Check out Australia’s most expensive car at $5.5 million
PAGANI vehicles are analogous to Picasso paintings - high-end, high-priced artwork that can only be appreciated as a private acquisition by an elite few.
Australian multi-millionaires can now put themselves in that picture after luxury car importer Bobby Zagame (right) launched Australia's first dealership for the exclusive brand in Melbourne this week by unveiling the Pagani Huayra Roadster.
Only 100 cars will be built globally and Zagame has secured "a few" of the exotic machines, with a starting price of $5.5 million. Each takes four months to build, handcrafted and engineered to exacting standards.
"This is a synthesis of art, jewellery and technology coming together to create the ultimate automotive masterpiece. A true collector's item," Zagame says.
"Pagani is beyond the realms of what we call supercars. These are hypercars. They exist in a different dimension. Until you see a car like the Pagani Huayra, let alone drive one, the whole concept of a Pagani is almost unimaginable."
Paganis are built using a patented titanium and carbon-fibre mix exploiting the best properties of each. Rigidity is astonishing and weight minimal - the Huayra Roadster is just 1280kg, which is 70kg less than the coupe.
The carbon-titanium shell doesn't need extra bracing to support the removable roof, which customers can specify as a carbon and fabric soft-top or as a carbon fibre hardtop with a central glass panel.
Power from a mid-mounted 6.0-litre V12 from Mercedes-AMG (570kW/1000Nm-plus) is fed to the rear wheels via a transverse seven-speed auto. Performance is what you'd expect from a car at this price - 0-100km/h in about 3.0 seconds, on to a top speed of 370km/h.

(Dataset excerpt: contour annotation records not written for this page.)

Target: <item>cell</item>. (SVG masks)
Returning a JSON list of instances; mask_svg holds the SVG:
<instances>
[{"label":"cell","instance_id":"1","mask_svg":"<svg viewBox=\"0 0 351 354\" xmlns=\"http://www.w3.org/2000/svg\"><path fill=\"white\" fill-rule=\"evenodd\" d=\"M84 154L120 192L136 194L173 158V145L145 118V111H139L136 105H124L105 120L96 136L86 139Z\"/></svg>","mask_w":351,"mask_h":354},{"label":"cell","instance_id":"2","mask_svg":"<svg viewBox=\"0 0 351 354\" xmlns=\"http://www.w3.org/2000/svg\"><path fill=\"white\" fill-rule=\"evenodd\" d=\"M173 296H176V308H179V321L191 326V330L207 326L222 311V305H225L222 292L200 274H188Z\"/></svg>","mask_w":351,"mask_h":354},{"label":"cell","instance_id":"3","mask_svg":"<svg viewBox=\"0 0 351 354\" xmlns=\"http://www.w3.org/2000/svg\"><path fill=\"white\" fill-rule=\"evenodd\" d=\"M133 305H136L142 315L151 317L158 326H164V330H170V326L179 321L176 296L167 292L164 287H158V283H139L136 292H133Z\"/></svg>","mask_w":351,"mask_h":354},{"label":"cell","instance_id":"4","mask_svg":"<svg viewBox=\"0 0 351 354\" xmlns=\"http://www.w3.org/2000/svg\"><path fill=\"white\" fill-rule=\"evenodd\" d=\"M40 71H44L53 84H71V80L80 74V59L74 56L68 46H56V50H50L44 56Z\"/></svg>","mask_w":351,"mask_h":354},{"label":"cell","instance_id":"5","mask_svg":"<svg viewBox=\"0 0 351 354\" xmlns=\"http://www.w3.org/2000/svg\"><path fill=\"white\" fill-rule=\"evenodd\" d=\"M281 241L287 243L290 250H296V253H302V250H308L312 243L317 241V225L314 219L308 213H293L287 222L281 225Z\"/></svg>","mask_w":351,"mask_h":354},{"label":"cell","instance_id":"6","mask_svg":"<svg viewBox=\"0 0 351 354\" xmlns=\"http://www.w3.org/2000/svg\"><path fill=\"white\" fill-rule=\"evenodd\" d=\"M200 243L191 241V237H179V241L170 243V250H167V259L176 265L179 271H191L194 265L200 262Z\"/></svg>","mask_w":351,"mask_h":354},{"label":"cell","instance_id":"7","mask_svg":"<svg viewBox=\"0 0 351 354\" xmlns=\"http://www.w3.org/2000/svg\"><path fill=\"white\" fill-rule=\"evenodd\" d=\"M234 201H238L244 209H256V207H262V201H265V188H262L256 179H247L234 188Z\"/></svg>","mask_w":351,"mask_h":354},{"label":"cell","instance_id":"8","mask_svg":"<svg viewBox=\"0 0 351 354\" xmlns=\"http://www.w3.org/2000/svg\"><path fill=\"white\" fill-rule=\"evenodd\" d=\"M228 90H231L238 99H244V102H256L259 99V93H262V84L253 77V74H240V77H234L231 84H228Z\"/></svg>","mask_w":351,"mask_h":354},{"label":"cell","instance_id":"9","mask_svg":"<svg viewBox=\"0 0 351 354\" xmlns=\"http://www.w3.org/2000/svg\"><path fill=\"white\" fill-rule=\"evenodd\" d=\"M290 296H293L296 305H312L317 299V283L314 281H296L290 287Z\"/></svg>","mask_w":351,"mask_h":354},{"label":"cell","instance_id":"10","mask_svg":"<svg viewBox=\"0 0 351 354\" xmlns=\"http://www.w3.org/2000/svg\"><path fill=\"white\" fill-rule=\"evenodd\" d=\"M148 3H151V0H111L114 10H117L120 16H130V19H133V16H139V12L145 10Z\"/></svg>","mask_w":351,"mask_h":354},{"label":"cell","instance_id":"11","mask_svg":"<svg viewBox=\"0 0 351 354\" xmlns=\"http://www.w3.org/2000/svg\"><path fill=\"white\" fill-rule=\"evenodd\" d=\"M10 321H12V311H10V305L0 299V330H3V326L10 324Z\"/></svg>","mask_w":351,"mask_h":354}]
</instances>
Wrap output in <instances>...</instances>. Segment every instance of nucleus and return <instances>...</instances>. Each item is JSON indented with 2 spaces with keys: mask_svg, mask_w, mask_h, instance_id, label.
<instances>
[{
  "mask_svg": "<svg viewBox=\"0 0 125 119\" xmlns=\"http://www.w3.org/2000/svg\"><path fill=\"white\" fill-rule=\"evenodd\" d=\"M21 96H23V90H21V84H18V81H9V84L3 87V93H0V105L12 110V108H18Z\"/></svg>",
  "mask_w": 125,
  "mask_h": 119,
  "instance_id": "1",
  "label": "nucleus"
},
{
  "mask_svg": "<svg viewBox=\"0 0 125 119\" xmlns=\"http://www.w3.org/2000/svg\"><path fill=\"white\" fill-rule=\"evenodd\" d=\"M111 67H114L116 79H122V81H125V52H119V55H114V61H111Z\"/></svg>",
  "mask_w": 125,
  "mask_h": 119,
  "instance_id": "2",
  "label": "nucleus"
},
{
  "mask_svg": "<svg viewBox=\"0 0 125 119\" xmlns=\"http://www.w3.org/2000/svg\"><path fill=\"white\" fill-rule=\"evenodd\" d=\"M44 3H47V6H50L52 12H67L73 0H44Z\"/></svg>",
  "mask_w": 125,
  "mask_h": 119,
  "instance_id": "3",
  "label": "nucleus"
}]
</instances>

Australian buyers won't be restricted to track days. The Huayra Roadster is claimed to be the first hypercar to gain full street-legal certification - so that, should the owner desire to display this mobile artwork to the public, he or she can drive it to the office.
Zagame Automotive's showroom is one of 24 globally authorised to sell the Italian machines. Other brands in the stable include Aston Martin, Ferrari, Lamborghini, Lotus and McLaren.
The Huayra - the name comes from Huayra-tata, a South American god of the wind - is the first production car to use a computerised active aerodynamic package intended to keep the bottom of the car parallel to the road, regardless of the camber of the corner. It reaches a spine-straining 1.8G of lateral force before losing traction.
The Brembo 380mm brake discs - made from a bespoke carbon ceramic compound - are tucked behind 20-inch front wheels and 21-inch rears shod with Pirelli P-Zero Corsa tyres.
Bosch was tasked with helping to develop the electronic stability control and the Huayra Roadster has five modes: wet, comfort, sport, race and (for those brave or brilliant enough) ESC off.